> _DIRECTIONS_
Write out the listing below again, precisely as it is given.

> _DATA FOR THE TASK_
☆ ☆ ☆ ☆ ☆

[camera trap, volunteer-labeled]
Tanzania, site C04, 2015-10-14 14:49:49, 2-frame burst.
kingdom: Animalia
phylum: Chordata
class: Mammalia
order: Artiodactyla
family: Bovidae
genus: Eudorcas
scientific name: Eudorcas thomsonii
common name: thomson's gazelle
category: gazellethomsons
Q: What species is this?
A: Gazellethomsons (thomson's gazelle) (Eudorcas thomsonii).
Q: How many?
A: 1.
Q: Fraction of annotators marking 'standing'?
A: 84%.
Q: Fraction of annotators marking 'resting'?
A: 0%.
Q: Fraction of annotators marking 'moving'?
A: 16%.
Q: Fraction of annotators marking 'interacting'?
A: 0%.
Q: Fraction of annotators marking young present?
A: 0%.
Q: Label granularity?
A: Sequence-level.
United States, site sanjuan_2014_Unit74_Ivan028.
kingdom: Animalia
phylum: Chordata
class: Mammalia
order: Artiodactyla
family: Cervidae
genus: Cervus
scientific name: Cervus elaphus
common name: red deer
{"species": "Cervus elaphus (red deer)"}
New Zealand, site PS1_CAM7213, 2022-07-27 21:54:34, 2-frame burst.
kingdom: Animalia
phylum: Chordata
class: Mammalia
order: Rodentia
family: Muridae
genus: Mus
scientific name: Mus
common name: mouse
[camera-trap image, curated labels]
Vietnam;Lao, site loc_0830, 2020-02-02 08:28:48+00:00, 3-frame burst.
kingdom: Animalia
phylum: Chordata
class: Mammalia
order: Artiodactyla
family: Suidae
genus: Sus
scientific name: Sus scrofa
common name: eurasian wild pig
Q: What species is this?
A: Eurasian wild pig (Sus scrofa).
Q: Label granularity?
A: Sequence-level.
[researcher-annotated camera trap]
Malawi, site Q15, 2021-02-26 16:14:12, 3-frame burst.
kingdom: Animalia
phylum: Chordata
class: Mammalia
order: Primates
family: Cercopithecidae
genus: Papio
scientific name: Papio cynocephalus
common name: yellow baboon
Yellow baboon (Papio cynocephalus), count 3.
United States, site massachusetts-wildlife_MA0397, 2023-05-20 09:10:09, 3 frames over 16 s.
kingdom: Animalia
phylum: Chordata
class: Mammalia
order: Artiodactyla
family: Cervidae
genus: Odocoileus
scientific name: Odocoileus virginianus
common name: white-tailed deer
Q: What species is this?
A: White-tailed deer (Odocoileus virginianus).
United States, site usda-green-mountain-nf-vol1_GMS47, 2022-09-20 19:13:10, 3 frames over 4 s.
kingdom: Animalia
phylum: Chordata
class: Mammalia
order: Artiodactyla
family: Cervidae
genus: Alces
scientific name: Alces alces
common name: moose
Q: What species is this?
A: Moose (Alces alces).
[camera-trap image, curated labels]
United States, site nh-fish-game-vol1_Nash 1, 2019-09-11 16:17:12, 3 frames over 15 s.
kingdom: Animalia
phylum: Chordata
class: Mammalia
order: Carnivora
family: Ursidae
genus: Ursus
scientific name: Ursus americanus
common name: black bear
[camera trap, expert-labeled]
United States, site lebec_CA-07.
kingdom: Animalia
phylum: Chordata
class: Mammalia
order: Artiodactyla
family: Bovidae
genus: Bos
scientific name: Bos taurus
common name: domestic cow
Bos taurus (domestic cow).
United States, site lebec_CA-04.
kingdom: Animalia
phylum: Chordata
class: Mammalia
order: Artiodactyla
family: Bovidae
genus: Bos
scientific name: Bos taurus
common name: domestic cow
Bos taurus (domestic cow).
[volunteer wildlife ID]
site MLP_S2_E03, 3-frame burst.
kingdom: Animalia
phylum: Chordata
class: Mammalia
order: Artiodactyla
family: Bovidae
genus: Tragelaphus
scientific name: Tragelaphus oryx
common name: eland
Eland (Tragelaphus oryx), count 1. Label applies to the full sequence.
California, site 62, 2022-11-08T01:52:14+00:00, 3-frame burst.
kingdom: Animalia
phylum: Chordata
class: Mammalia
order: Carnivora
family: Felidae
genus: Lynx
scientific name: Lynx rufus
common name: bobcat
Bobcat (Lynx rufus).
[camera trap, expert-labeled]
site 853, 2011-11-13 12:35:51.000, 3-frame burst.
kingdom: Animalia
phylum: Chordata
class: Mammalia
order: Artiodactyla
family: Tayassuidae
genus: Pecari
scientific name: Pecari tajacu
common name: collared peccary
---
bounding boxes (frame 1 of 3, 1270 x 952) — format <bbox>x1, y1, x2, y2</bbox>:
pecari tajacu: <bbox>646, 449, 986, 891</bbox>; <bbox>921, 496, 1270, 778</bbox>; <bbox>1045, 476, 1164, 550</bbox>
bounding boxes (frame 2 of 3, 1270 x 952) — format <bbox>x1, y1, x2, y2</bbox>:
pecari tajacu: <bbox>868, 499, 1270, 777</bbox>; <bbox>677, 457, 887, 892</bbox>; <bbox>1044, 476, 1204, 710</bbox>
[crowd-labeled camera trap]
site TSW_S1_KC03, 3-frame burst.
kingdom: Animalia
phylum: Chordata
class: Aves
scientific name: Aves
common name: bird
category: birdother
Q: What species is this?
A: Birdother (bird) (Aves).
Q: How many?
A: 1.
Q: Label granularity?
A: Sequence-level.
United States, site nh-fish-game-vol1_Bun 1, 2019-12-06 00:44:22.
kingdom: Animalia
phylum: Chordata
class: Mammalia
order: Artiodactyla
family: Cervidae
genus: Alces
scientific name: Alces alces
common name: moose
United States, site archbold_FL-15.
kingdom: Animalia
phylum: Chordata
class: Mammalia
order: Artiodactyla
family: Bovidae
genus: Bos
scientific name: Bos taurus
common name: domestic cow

☆ ☆ ☆ ☆ ☆

> _EXPECTED ANSWER_
[camera trap, volunteer-labeled]
Tanzania, site C04, 2015-10-14 14:49:49, 2-frame burst.
kingdom: Animalia
phylum: Chordata
class: Mammalia
order: Artiodactyla
family: Bovidae
genus: Eudorcas
scientific name: Eudorcas thomsonii
common name: thomson's gazelle
category: gazellethomsons
Q: What species is this?
A: Gazellethomsons (thomson's gazelle) (Eudorcas thomsonii).
Q: How many?
A: 1.
Q: Fraction of annotators marking 'standing'?
A: 84%.
Q: Fraction of annotators marking 'resting'?
A: 0%.
Q: Fraction of annotators marking 'moving'?
A: 16%.
Q: Fraction of annotators marking 'interacting'?
A: 0%.
Q: Fraction of annotators marking young present?
A: 0%.
Q: Label granularity?
A: Sequence-level.
United States, site sanjuan_2014_Unit74_Ivan028.
kingdom: Animalia
phylum: Chordata
class: Mammalia
order: Artiodactyla
family: Cervidae
genus: Cervus
scientific name: Cervus elaphus
common name: red deer
{"species": "Cervus elaphus (red deer)"}
New Zealand, site PS1_CAM7213, 2022-07-27 21:54:34, 2-frame burst.
kingdom: Animalia
phylum: Chordata
class: Mammalia
order: Rodentia
family: Muridae
genus: Mus
scientific name: Mus
common name: mouse
[camera-trap image, curated labels]
Vietnam;Lao, site loc_0830, 2020-02-02 08:28:48+00:00, 3-frame burst.
kingdom: Animalia
phylum: Chordata
class: Mammalia
order: Artiodactyla
family: Suidae
genus: Sus
scientific name: Sus scrofa
common name: eurasian wild pig
Q: What species is this?
A: Eurasian wild pig (Sus scrofa).
Q: Label granularity?
A: Sequence-level.
[researcher-annotated camera trap]
Malawi, site Q15, 2021-02-26 16:14:12, 3-frame burst.
kingdom: Animalia
phylum: Chordata
class: Mammalia
order: Primates
family: Cercopithecidae
genus: Papio
scientific name: Papio cynocephalus
common name: yellow baboon
Yellow baboon (Papio cynocephalus), count 3.
United States, site massachusetts-wildlife_MA0397, 2023-05-20 09:10:09, 3 frames over 16 s.
kingdom: Animalia
phylum: Chordata
class: Mammalia
order: Artiodactyla
family: Cervidae
genus: Odocoileus
scientific name: Odocoileus virginianus
common name: white-tailed deer
Q: What species is this?
A: White-tailed deer (Odocoileus virginianus).
United States, site usda-green-mountain-nf-vol1_GMS47, 2022-09-20 19:13:10, 3 frames over 4 s.
kingdom: Animalia
phylum: Chordata
class: Mammalia
order: Artiodactyla
family: Cervidae
genus: Alces
scientific name: Alces alces
common name: moose
Q: What species is this?
A: Moose (Alces alces).
[camera-trap image, curated labels]
United States, site nh-fish-game-vol1_Nash 1, 2019-09-11 16:17:12, 3 frames over 15 s.
kingdom: Animalia
phylum: Chordata
class: Mammalia
order: Carnivora
family: Ursidae
genus: Ursus
scientific name: Ursus americanus
common name: black bear
[camera trap, expert-labeled]
United States, site lebec_CA-07.
kingdom: Animalia
phylum: Chordata
class: Mammalia
order: Artiodactyla
family: Bovidae
genus: Bos
scientific name: Bos taurus
common name: domestic cow
Bos taurus (domestic cow).
United States, site lebec_CA-04.
kingdom: Animalia
phylum: Chordata
class: Mammalia
order: Artiodactyla
family: Bovidae
genus: Bos
scientific name: Bos taurus
common name: domestic cow
Bos taurus (domestic cow).
[volunteer wildlife ID]
site MLP_S2_E03, 3-frame burst.
kingdom: Animalia
phylum: Chordata
class: Mammalia
order: Artiodactyla
family: Bovidae
genus: Tragelaphus
scientific name: Tragelaphus oryx
common name: eland
Eland (Tragelaphus oryx), count 1. Label applies to the full sequence.
California, site 62, 2022-11-08T01:52:14+00:00, 3-frame burst.
kingdom: Animalia
phylum: Chordata
class: Mammalia
order: Carnivora
family: Felidae
genus: Lynx
scientific name: Lynx rufus
common name: bobcat
Bobcat (Lynx rufus).
[camera trap, expert-labeled]
site 853, 2011-11-13 12:35:51.000, 3-frame burst.
kingdom: Animalia
phylum: Chordata
class: Mammalia
order: Artiodactyla
family: Tayassuidae
genus: Pecari
scientific name: Pecari tajacu
common name: collared peccary
---
bounding boxes (frame 1 of 3, 1270 x 952) — format <bbox>x1, y1, x2, y2</bbox>:
pecari tajacu: <bbox>646, 449, 986, 891</bbox>; <bbox>921, 496, 1270, 778</bbox>; <bbox>1045, 476, 1164, 550</bbox>
bounding boxes (frame 2 of 3, 1270 x 952) — format <bbox>x1, y1, x2, y2</bbox>:
pecari tajacu: <bbox>868, 499, 1270, 777</bbox>; <bbox>677, 457, 887, 892</bbox>; <bbox>1044, 476, 1204, 710</bbox>
[crowd-labeled camera trap]
site TSW_S1_KC03, 3-frame burst.
kingdom: Animalia
phylum: Chordata
class: Aves
scientific name: Aves
common name: bird
category: birdother
Q: What species is this?
A: Birdother (bird) (Aves).
Q: How many?
A: 1.
Q: Label granularity?
A: Sequence-level.
United States, site nh-fish-game-vol1_Bun 1, 2019-12-06 00:44:22.
kingdom: Animalia
phylum: Chordata
class: Mammalia
order: Artiodactyla
family: Cervidae
genus: Alces
scientific name: Alces alces
common name: moose
United States, site archbold_FL-15.
kingdom: Animalia
phylum: Chordata
class: Mammalia
order: Artiodactyla
family: Bovidae
genus: Bos
scientific name: Bos taurus
common name: domestic cow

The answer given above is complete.